I don’t want to give anyone the impression that I (or Robert Fogelson) thinks that the threat of nuclear war in the 1950s was anything but a minor footnote in the history of American decentralization, but this bit from Fogelson’s Downtown (I finally finished! – review forthcoming) caught my eye:
The belief that the central business district had outlived its usefulness was heightened by the growing fear of atomic warfare. Less than a year after the United States obliterated Hiroshima and Nagasaki, some Americans were wondering whether the modern city as doomed. As early as 1948 Tracy B. Augur, past president of the American Institute of Planners, declared that the only defense against atomic weapons was dispersal. “We cannot afford not to disperse our cities,” he said. “If we delay too long,” he warned, “we may wake up some morning and find that we haven’t any country, that is, if we wake up at all that morning.” Although some skeptics argued that dispersal would be impractical and ineffective, Augur and others made a strong impression on many Americans, even many who had a substantial stake in the well-being of the central business district. A good example is Albert D. Hutzler, president of Hutzler Brothers, Baltimore’s leading department store. Asked at the 1948 Businessmen’s Conference on Urban Problems, a conference sponsored by the U.S. Chamber of Commerce, “Isn’t decentralization inevitable? Aren’t we wasting money and energy in trying to delay it?” he replied:
If you would have asked me that a few years ago, I would have been extremely hot in saying it was not inevitable. I would have been tremendously strong in saying that our best course was redevelopment, spending all the money necessary for it. However, I have wavered a little bit since the atomic bomb. I am quite serious. I wonder whether, from a military standpoint, it might be better to save this money to develop additional subsidiary sections and to let the central business district remain fairly stationary.

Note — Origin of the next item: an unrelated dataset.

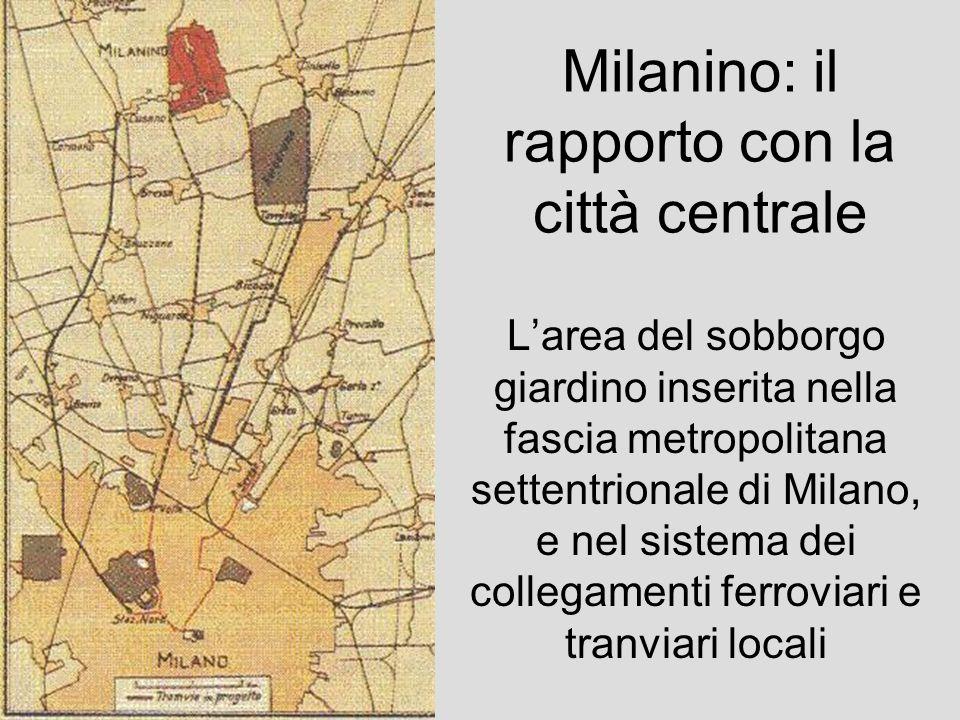 Milanino: il rapporto con la città centrale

This immediately reminded me of James Kunstler’s widely-cited op-ed in Planitzen less than a week after 9/11:
We are convinced that the age of skyscrapers is at an end. It must now be considered an experimental building typology that has failed. Who will ever again feel safe and comfortable working 110 storeys above the ground? Or sixty storeys? Or even twenty-seven? We predict that no new megatowers will be built, and existing ones are destined to be dismantled. This will lead to a radical transformation of city centers – which, however, would be an immensely positive step towards improving the quality of urban life. The only megatowers left standing a century hence may be in those third-world countries who so avidly imported the bric-a-brac of the industrialized world without realizing the damage they were inflicting on their cities. This essay looks at criticisms of tall buildings, while offering some practical solutions.
Kunstler’s prediction was, of course, totally self-serving – even before 9/11 his New Urbanist movement preferred short buildings.
And I’m not quite sure how this ties in with everything else, but I should note that al-Qaeda seems to have an irrational obsession with airplanes and tall buildings (and thank god for that!). As many have noted, Islamic terrorism would be a lot more terrifying to Americans if they opened fire on random people at random suburban malls and big-box stores. Not to mention that it would be a whole lot easier to pull off than some complicated airborne plot.